● EXCERPT PROVIDED
##############################

Anthony J. Foiani
Physical: 1543 Rainier Ave / Napa, California, USA / 94558
Phone: +1 650 296 9563
Also available via Zoom or Google Meet, happy to try others.
“... the most important function that software builders do for their clients is the iterative extraction and refinement of the product requirements. ... in planning any software activity, it is necessary to allow for an extensive iteration between the client and the designer as part of the system definition.”
— Fred Brooks, The Mythical Man-Month
Communication is a critical component of any successful system; we must understand the problem we're solving before we can build a solution.
I've been privileged to work for companies of many sizes, on projects ranging from single-person to teams of hundreds. In every case, communication was vital: requirements, constraints, stakeholders, plans, prototypes, reviews, implementation, maintenance, and evolution.
In many of these cases, my ability to understand technical systems together with the human and organizational side has allowed me to translate across multiple groups and dramatically reduce misunderstanding.
Between users and implementors: Does this do what needs to be done? Is the usage clear? What are the corner cases? Where do you think this might go in the future?
Between different teams of implementors: What are the interfaces? What really needs to be exposed? What technologies are we assuming / preferring / avoiding? What platforms will be used?
Within a single team: How can we structure this for simplicity? Can we generalize it? Can we re-use existing tools? How do we document this, especially for maintenance?
Between individuals, there's mentoring and education. I've discovered that I'm good at this, and it surprised me how fulfilling I found this aspect of my roles.
Instruction and Consulting
I have a knack for extracting requirements from users and managers; an ability to help different parties gain a shared understanding; the technical background to understand systems deeply; and a passion for encouraging the best solution for each situation while minimizing overall complexity.
Operating Systems and Platforms
Amazon Web Services
Data Representation and Interchange
Source Code / Configuration Management
Google Internal Tools
|Expert (but probably slightly dated as of 2022):||Skilled:|
Many older skills have been moved to another document.
Firstup: Senior Site Reliability Engineer
San Francisco, California, USA; August 2022 — October 2023
Responsible for all infrastructure, including multiple production AWS accounts / EKS clusters, as well as staging clusters. Reverse-engineered a complicated setup that had evolved over time, with most of the original authors departed, with an eye to updating to modern practices.
- Assisted product version upgrades / releases
- Upgraded multiple EKS clusters
- Managed our Sendgrid email configuration (DKIM, SPF, DMARC)
- Managed, evolved, and streamlined our solution for provisioning custom domains for customers
Helped teammates across the organization understand the benefits and limitations of our platform. Collaborated to obtain solutions that were secure, compliant, effective, and efficient.
- Promoted uniform monitoring so all engineers could see how well existing systems were running
- Consulted with multiple other teams to provide secure and compliant solutions for specific needs.
Enabled our compliance team to achieve and maintain SOC 2 and ISO 27001 certifications. We also maintained a clean separation for data which fell under the GDPR.

##############################

● GIVEN INFORMATION
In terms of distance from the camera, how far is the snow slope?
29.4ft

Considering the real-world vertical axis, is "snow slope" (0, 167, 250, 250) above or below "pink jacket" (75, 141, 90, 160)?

##############################

Answer these questions from the résumé above:
(a) Which book is the opening quotation taken from?
(b) During what period was the Firstup position held?
(c) Which two certifications did the compliance team achieve and maintain?

● TASK ANSWER
(a) The Mythical Man-Month, by Fred Brooks
(b) August 2022 to October 2023
(c) SOC 2 and ISO 27001